» **O QUE FAZER**
[A] Diga se cada afirmação a seguir está de acordo com o texto sobre a Selic. Responda sim ou não e cite as palavras decisivas do texto: (i) a Selic chegou a 14,25% ao ano na sétima alta consecutiva; (ii) a meta de inflação citada é de 4,5%; (iii) Alexandre Schwartsman é o atual diretor do BC.
[B] Por favor, responda com base no texto sobre a Selic:
(i) Quando foi divulgada a ata da última reunião do Copom?
(ii) Desde quando a Selic não ficava em um nível tão elevado?
(iii) Em que situação econômica o país se encontra?
[C] Transforme em uma lista o parágrafo do texto sobre a Selic que começa com "Na semana passada", mantendo seus fatos principais.

» **TEXTO APRESENTADO**
O Banco Central interrompeu o ciclo de alta da taxa básica de juros (Selic) em julho, mas deixou uma brecha para novas elevações se o quadro inflacionário piorar. Essa é a avaliação da maioria dos analistas do mercado, após a divulgação, ontem, da ata da última reunião do Comitê de Política Monetária (Copom).

Na semana passada, o órgão promoveu a sétima alta consecutiva da Selic, que atingiu 14,25% ao ano, o nível mais elevado desde agosto de 2006. Com o país mergulhado em recessão, porém, o BC entendeu que não é preciso subir mais a taxa, que, se mantida por um período “suficientemente prolongado”, conduzirá a inflação para a meta, de 4,5%, no fim de 2016. Na ata, porém, o comitê ressaltou que é preciso manter-se “vigilante em caso de desvios significativos”.

“O Copom deixou muito claro que o ciclo de alta foi interrompido e que pretende manter a Selic constante neste ano, ao afirmar que a estratégia está na direção correta e que os riscos remanescentes são condizentes com o efeito defasado (da elevação de juros)”, avaliou o economista e consultor Alexandre Schwartsman, ex-diretor do BC. No entanto, ele considera que o órgão deixou uma janela aberta a um novo reajuste ao mencionar “riscos remanescentes para que as projeções de inflação atinjam o objetivo com segurança”.

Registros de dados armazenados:
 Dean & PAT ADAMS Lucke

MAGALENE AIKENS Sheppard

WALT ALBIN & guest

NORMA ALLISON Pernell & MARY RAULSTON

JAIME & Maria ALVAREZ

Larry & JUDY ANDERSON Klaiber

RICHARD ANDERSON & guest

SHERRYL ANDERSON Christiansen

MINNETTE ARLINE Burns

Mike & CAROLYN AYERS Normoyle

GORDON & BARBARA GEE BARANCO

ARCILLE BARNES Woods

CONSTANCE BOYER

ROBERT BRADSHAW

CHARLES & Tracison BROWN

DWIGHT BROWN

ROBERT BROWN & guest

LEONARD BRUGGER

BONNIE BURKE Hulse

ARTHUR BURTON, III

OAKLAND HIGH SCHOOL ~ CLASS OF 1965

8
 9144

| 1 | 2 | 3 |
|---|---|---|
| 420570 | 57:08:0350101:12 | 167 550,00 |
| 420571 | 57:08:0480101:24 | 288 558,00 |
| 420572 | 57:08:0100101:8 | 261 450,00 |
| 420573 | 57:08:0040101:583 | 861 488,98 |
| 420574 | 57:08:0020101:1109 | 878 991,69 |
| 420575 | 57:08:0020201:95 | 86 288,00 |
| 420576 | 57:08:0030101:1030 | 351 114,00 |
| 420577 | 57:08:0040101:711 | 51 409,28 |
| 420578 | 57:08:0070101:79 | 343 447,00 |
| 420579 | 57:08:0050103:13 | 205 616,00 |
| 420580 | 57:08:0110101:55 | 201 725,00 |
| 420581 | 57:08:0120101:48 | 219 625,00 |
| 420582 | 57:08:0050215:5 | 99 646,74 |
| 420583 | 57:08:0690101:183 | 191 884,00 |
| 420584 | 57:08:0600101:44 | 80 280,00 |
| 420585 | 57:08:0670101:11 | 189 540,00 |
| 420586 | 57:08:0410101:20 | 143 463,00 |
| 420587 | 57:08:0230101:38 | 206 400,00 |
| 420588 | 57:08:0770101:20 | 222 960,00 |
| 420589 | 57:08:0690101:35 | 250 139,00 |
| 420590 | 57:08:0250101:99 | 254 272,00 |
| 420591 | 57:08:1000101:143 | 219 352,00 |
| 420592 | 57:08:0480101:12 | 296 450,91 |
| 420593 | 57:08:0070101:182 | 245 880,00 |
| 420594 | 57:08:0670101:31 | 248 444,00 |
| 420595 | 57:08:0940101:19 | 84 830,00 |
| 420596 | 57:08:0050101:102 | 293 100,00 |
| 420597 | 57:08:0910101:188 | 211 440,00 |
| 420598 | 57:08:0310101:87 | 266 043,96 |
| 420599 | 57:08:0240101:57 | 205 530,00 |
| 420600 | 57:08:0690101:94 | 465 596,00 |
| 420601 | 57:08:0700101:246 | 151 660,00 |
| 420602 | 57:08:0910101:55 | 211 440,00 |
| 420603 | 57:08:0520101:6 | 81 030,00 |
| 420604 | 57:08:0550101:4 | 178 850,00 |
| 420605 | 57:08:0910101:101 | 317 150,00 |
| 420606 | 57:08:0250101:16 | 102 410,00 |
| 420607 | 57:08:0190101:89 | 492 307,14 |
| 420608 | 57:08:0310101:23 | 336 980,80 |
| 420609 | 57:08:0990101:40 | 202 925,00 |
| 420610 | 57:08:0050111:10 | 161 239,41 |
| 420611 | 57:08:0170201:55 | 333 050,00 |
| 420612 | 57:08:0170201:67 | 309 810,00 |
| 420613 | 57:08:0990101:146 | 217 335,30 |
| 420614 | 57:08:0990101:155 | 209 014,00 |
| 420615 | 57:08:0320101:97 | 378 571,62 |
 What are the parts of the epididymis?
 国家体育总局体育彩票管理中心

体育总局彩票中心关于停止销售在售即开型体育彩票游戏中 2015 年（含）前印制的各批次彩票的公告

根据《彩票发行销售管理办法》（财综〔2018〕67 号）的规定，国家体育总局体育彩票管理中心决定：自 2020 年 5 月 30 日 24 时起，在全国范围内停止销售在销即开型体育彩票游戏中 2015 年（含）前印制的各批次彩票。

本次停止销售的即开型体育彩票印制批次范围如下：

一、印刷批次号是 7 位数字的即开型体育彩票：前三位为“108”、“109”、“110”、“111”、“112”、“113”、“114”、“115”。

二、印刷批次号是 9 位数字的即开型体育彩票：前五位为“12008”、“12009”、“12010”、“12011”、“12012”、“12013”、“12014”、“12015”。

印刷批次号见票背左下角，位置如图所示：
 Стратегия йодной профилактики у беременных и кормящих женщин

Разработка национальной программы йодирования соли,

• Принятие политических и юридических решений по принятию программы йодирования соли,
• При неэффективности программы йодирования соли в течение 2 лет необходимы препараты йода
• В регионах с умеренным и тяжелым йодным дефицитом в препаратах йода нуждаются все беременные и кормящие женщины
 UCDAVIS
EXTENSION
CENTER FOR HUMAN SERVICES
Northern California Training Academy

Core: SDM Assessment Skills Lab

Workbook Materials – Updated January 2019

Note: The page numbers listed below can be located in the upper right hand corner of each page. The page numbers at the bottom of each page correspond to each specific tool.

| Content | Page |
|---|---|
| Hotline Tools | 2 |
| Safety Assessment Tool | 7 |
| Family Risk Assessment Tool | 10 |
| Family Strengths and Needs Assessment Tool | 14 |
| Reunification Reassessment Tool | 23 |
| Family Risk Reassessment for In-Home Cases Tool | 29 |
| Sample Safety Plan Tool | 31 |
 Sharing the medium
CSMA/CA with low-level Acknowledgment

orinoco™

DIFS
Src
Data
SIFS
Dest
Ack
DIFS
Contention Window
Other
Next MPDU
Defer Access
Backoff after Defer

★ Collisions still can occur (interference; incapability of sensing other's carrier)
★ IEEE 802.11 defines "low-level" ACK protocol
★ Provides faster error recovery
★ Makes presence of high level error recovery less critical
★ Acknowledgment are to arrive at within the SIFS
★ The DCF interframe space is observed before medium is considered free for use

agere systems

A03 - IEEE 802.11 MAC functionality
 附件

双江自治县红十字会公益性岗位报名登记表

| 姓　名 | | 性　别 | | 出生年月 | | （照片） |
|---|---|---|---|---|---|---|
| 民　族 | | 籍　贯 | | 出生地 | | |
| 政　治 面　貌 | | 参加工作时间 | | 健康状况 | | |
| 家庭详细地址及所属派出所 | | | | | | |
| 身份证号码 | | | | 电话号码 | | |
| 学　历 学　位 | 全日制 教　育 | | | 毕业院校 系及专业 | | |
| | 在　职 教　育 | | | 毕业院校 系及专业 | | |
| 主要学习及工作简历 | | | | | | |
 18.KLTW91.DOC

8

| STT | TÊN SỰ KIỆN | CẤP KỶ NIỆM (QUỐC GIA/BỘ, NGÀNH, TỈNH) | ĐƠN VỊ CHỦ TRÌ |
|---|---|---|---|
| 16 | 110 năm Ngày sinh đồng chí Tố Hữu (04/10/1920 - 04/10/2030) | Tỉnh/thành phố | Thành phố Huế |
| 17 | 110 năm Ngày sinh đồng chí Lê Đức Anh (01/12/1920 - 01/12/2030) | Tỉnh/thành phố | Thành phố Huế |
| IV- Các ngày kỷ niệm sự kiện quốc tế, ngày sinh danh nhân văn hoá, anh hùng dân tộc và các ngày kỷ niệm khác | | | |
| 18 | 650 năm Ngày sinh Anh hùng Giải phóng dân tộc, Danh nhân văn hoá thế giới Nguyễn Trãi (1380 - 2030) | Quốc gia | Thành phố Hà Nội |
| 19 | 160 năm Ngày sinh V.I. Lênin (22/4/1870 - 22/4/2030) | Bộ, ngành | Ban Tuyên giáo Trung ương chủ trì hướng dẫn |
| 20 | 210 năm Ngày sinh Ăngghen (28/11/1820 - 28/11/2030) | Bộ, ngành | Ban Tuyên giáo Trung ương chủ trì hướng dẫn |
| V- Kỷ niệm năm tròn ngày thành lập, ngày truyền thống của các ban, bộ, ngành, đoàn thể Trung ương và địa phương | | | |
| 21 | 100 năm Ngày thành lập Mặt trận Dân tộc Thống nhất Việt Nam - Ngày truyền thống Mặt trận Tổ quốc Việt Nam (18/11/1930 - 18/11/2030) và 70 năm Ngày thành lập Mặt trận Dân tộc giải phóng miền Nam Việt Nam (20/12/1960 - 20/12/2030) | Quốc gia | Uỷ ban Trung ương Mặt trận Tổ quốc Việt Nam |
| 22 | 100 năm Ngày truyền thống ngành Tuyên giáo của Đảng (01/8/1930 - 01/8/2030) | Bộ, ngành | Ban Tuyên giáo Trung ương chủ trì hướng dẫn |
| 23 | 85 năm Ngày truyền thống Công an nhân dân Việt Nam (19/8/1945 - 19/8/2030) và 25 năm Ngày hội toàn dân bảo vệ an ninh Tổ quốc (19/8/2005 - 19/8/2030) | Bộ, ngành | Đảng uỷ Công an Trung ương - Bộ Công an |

» **RESPOSTAS NUMERADAS**
[A]
(i) Sim: "o órgão promoveu a sétima alta consecutiva da Selic, que atingiu 14,25% ao ano"
(ii) Sim: "conduzirá a inflação para a meta, de 4,5%, no fim de 2016"
(iii) Não: "o economista e consultor Alexandre Schwartsman, ex-diretor do BC"

[B]
(i) Ontem.
(ii) Desde agosto de 2006.
(iii) Em recessão.

[C]
- O órgão fez a sétima alta consecutiva da Selic, que chegou a 14,25% ao ano, o nível mais alto desde agosto de 2006.
- Com o país em recessão, o BC entendeu que não é preciso subir mais a taxa.
- Se mantida por um período "suficientemente prolongado", a taxa levará a inflação à meta de 4,5% no fim de 2016.
- Na ata, o comitê destacou a necessidade de se manter "vigilante em caso de desvios significativos".